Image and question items
******

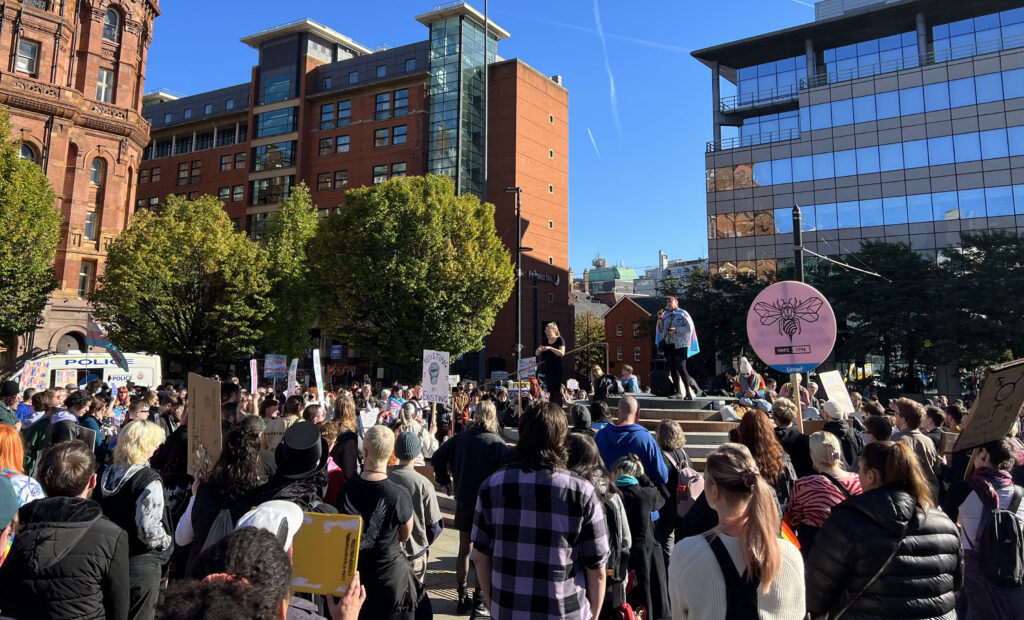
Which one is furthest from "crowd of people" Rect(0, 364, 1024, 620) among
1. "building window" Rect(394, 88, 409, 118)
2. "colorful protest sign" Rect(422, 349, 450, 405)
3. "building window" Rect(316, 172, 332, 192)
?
"building window" Rect(316, 172, 332, 192)

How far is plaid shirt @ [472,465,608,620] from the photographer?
3324mm

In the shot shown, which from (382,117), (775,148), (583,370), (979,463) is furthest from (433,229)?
(583,370)

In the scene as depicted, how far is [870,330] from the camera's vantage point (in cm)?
3625

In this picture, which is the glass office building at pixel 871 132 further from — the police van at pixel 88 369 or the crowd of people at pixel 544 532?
the crowd of people at pixel 544 532

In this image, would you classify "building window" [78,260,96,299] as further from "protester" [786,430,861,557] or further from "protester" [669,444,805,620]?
"protester" [669,444,805,620]

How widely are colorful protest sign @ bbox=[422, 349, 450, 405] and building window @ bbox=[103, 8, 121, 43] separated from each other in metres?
41.0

******

- WHAT YOU ARE ASKED TO DO
Copy every item above word for word, but leave out the picture.

- EXERCISE RESULT
Which one is furthest from "crowd of people" Rect(0, 364, 1024, 620) among
1. "building window" Rect(394, 88, 409, 118)
2. "colorful protest sign" Rect(422, 349, 450, 405)
3. "building window" Rect(316, 172, 332, 192)
?
"building window" Rect(316, 172, 332, 192)

How far is plaid shirt @ [472,465,608,620] from the photographer?
3324mm

In the shot shown, which from (382,117), (775,148), (583,370), (979,463) is furthest from (433,229)?
(583,370)

In the scene as depicted, how far is [870,330] from the camera's vantage point (in cm)?
3625

In this picture, which is the glass office building at pixel 871 132 further from — the police van at pixel 88 369 or the crowd of people at pixel 544 532?
the crowd of people at pixel 544 532

In this image, would you classify "building window" [78,260,96,299] as further from "protester" [786,430,861,557] or further from "protester" [669,444,805,620]?
"protester" [669,444,805,620]

How widely are colorful protest sign @ bbox=[422, 349, 450, 405] and building window @ bbox=[103, 8, 121, 43] separated from each other in metres?
41.0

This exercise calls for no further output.